Glazer trabaja a fondo el sonido en off, utiliza de forma muy imaginativa elementos tan en apariencia cotidianos como el perro de la familia, que corretea constantemente por todos los espacios, es algo así como una presencia muda de lo que allí está aconteciendo, y nos sorprende con una suerte de fuga de la realidad a través de las imágenes nocturnas de una de las jóvenes judías que trabajan en la casa escondiendo objetos en el exterior y filmada en blanco y negro con luz luminiscente. También viaja por el tiempo en otro momento de la película para mostrar hoy lo que es Auschwitz, un museo que nos recuerda la barbarie: unas mujeres limpian sus cristales y barren sus suelos; detrás de uno de esos cristales están depositados centenares de zapatos y botas de los que perecieron en el campo.
Glazer filma de manera precisa, casi quirúrgica. Nunca eleva el tono, incluso en la discusión entre los Höss cuando a Rudolph lo ascienden en su malvado trabajo y Hedwig protesta porque ahora se siente a gusto donde vive, justo al lado de la tortura y los hornos de la abyección. Se puede decir más alto, pero no mejor. A la esposa la interpreta la alemana Sandra Hüller, actriz de moda este año: es también la protagonista del film premiado en Cannes con la Palma de Oro, Anatomie d’une chute -programada también en la sección Perlak del Festival- y ya brilló en Toni Erdmann, una de las mejores películas europeas de 2016.

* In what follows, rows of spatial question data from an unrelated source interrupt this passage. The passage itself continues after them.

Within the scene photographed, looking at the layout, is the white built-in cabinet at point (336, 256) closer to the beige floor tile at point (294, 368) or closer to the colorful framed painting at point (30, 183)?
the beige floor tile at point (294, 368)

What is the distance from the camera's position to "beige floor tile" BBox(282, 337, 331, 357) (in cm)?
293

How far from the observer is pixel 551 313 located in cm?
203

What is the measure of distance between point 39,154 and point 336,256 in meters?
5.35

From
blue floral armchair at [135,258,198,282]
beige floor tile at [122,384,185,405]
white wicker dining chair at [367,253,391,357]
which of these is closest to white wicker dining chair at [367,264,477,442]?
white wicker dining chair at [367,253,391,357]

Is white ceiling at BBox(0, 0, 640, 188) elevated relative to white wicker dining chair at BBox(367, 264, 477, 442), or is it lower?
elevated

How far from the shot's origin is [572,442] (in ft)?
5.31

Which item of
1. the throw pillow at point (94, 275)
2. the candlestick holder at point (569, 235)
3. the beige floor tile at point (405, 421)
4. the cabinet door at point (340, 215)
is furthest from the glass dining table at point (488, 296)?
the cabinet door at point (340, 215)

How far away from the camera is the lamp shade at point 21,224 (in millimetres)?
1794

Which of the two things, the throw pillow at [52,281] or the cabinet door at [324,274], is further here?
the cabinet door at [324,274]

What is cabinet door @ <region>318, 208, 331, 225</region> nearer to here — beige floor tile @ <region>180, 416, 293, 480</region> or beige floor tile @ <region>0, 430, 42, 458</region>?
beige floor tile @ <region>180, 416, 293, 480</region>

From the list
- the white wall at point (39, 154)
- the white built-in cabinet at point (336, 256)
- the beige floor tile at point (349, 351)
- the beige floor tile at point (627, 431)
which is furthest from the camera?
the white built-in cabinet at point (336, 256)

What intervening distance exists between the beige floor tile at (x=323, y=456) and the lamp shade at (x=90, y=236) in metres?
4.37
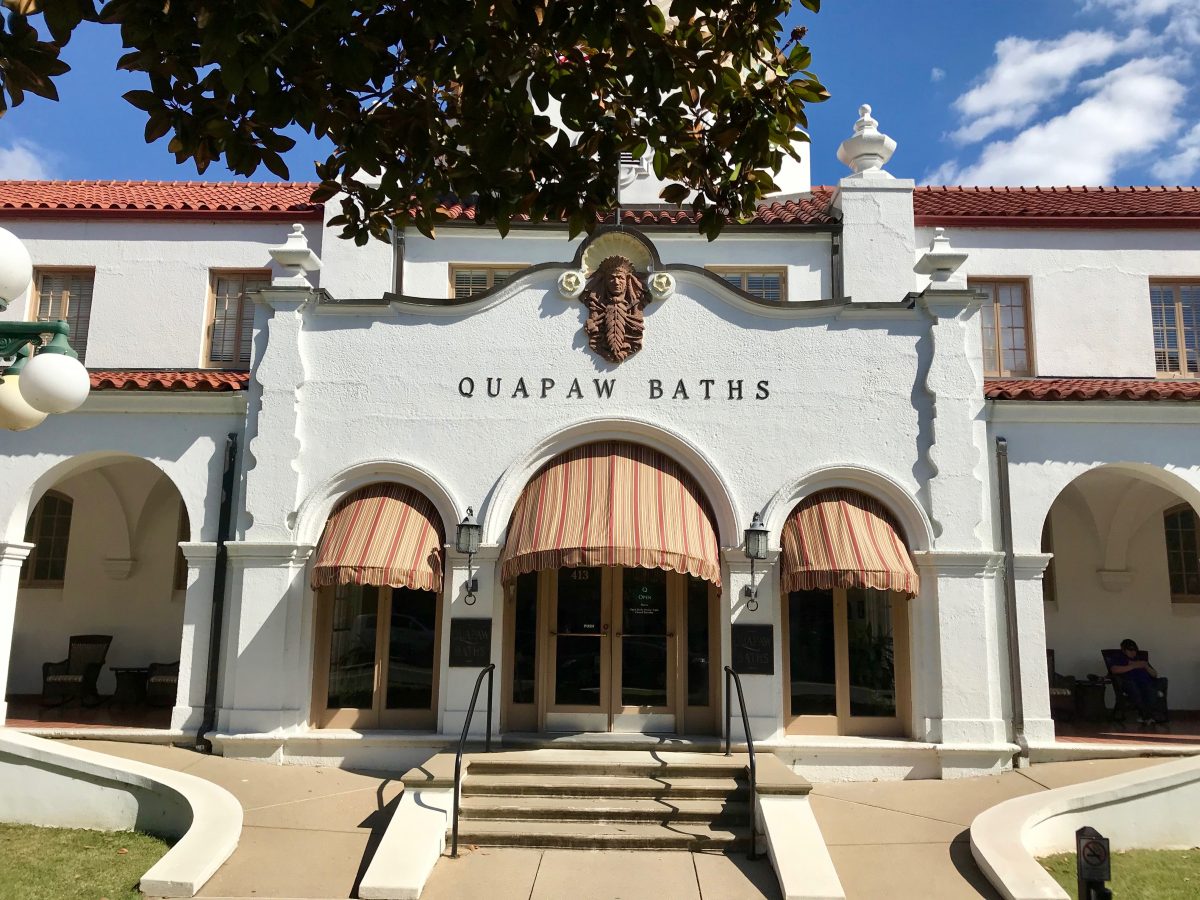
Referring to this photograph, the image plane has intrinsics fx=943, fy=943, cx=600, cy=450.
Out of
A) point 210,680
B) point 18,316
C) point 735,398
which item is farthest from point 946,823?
point 18,316

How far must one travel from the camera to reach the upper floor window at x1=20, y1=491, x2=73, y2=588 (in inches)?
632

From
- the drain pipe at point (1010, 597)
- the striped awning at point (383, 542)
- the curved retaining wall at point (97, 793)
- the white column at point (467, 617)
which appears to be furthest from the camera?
the drain pipe at point (1010, 597)

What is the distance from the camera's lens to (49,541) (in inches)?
639

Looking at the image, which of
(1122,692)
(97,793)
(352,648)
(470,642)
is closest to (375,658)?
(352,648)

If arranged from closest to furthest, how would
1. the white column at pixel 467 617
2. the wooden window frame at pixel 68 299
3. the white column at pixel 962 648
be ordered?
the white column at pixel 962 648 < the white column at pixel 467 617 < the wooden window frame at pixel 68 299

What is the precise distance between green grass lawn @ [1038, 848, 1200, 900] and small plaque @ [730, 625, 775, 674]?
3615 millimetres

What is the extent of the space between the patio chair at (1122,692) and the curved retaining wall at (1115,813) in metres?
4.28

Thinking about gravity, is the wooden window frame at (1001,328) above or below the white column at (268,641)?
above

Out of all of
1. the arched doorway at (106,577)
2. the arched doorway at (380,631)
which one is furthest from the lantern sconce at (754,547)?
the arched doorway at (106,577)

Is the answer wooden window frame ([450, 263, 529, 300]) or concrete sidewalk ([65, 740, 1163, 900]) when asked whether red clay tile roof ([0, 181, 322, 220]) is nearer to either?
wooden window frame ([450, 263, 529, 300])

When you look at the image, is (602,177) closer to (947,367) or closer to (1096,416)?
(947,367)

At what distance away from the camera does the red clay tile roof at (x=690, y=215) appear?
50.1ft

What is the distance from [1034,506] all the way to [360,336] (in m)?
8.98

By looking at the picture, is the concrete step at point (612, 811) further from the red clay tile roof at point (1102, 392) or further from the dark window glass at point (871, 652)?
the red clay tile roof at point (1102, 392)
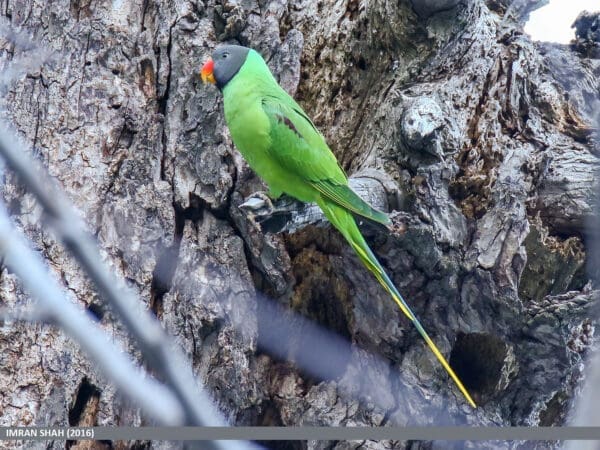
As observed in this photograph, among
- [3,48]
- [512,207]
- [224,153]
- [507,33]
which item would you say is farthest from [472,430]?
[3,48]

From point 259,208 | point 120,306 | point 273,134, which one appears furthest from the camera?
point 273,134

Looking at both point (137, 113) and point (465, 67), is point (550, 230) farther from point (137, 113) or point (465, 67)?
point (137, 113)

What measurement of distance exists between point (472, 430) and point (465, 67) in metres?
1.20

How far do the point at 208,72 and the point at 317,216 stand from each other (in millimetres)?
590

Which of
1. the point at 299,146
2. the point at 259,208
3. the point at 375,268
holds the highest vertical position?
the point at 299,146

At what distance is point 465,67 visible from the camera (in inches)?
91.7

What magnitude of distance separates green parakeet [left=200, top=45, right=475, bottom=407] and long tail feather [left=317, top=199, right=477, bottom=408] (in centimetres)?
1

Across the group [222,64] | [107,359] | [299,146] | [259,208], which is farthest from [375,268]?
[107,359]

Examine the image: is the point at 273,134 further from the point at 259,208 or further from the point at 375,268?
the point at 375,268

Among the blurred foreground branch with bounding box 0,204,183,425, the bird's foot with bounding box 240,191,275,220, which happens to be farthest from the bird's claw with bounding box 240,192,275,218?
the blurred foreground branch with bounding box 0,204,183,425

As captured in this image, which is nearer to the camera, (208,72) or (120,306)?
(120,306)

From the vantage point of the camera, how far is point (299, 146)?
7.53 ft

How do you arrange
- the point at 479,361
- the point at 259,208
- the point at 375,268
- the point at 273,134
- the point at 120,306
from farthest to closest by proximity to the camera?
the point at 273,134, the point at 479,361, the point at 375,268, the point at 259,208, the point at 120,306

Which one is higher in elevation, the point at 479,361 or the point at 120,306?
the point at 120,306
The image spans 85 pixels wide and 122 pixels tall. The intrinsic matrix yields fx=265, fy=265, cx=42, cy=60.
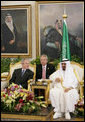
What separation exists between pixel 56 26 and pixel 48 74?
7.08ft

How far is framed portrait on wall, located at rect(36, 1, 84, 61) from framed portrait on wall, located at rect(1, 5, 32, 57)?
1.34 feet

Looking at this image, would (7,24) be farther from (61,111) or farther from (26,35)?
(61,111)

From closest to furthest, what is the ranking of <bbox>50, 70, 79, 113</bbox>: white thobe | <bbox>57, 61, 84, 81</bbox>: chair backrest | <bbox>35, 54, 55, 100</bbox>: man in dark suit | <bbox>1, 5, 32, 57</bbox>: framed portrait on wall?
1. <bbox>50, 70, 79, 113</bbox>: white thobe
2. <bbox>57, 61, 84, 81</bbox>: chair backrest
3. <bbox>35, 54, 55, 100</bbox>: man in dark suit
4. <bbox>1, 5, 32, 57</bbox>: framed portrait on wall

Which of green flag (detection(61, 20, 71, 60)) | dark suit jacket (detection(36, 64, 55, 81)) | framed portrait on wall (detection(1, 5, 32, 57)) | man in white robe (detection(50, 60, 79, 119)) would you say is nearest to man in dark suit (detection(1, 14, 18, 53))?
framed portrait on wall (detection(1, 5, 32, 57))

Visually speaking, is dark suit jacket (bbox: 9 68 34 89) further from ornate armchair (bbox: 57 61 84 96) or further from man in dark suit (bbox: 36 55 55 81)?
ornate armchair (bbox: 57 61 84 96)

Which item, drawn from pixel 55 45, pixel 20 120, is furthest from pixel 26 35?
pixel 20 120

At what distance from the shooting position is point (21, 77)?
816 cm

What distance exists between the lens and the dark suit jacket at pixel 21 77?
8094mm

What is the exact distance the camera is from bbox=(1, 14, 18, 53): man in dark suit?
10039 millimetres

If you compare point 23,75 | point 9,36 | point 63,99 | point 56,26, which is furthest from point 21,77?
point 56,26

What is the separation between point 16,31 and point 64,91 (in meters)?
3.92

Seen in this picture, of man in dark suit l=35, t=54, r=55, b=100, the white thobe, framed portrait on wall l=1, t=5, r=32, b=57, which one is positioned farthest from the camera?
framed portrait on wall l=1, t=5, r=32, b=57

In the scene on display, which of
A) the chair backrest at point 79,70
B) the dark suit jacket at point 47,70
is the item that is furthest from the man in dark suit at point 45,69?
Answer: the chair backrest at point 79,70

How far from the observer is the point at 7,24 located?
10102mm
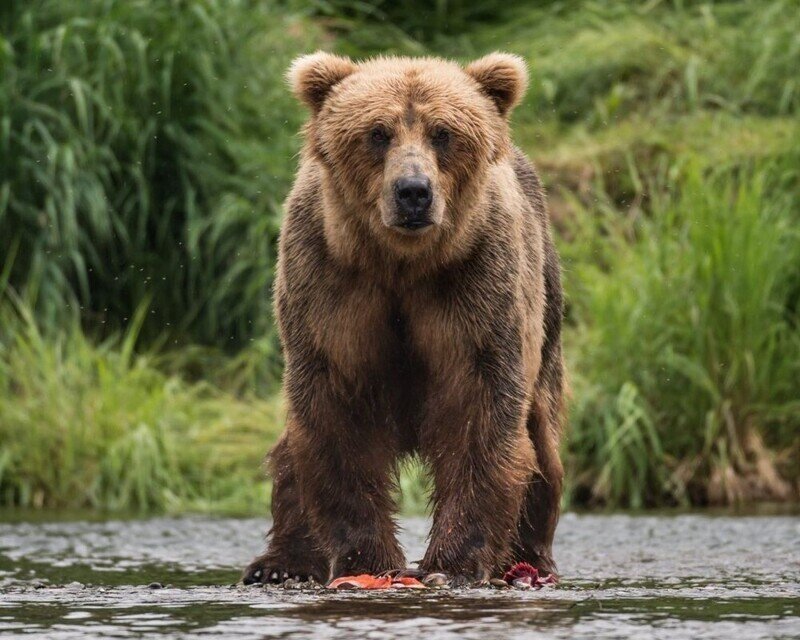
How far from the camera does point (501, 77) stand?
5.41 m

Como unos años atrás hizo el director húngaro László Nemes en El hijo de Saul, Glazer demuestra que hay muchas formas de abordar el horror de los campos de exterminio nazis, de la abstracción a reconstruir con la cámara muy encima de los personajes el día a día en los barracones. La propuesta del británico es tan cautivadora como arriesgada, como lo fue la novela de Amis que ha tomado como punto de partida, cuestionada desde ciertos sectores porque les daba la palabra a los asesinos. Viendo a esta impoluta familia alemana de rasgos arios, comandada por un padre que se siente satisfecho de participar activamente en la denominada solución final, felices todos de vivir al lado de unas chimeneas que expulsan el humo negro de los crematorios de seres humanos, el espectador puede entender mejor porque ocurrieron aquellos hechos y hasta qué punto puede anidar en el ser humano la crueldad. Lo dijo Glazer en la presentación y lo refutan las imágenes de su extraordinaria película: el mal habita en nosotros.